Task requirements:
Transcribe every line from the one containing "Kabelbiltrafik på Sugar" through the end of the records below, exactly, but not the pictures.

Extracted data entries:
------------------------------------------------------------------------

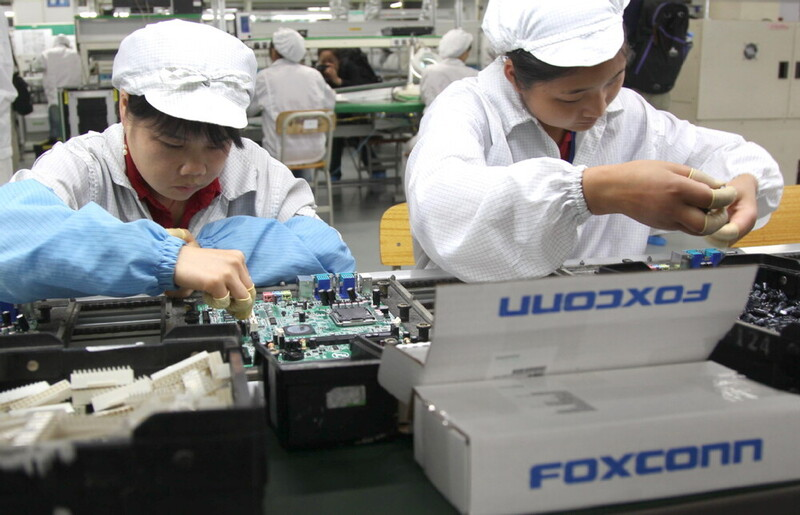 "Foxconn CEO ""sorrow"" for people waiting for iPhone 13"
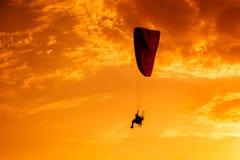 Paramotor-Fliegen auf dem Himmel bei Sonnenuntergang Stockfoto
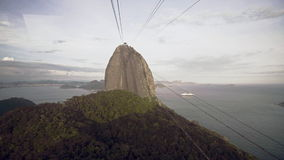 Kabelbiltrafik på Sugar Loaf Mountain arkivfilmer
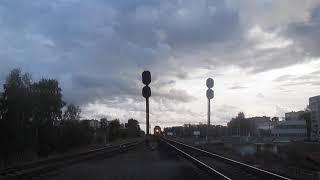 Фото Тепловоз ТЭП70-0352 с приветом следует резервом через обходные пути на оборот локомотива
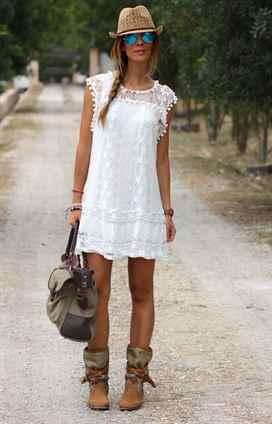 С чем носить кружевное платья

------------------------------------------------------------------------

Solution to this task:
 Kabelbiltrafik på Sugar Loaf Mountain arkivfilmer
 Фото Тепловоз ТЭП70-0352 с приветом следует резервом через обходные пути на оборот локомотива
 С чем носить кружевное платья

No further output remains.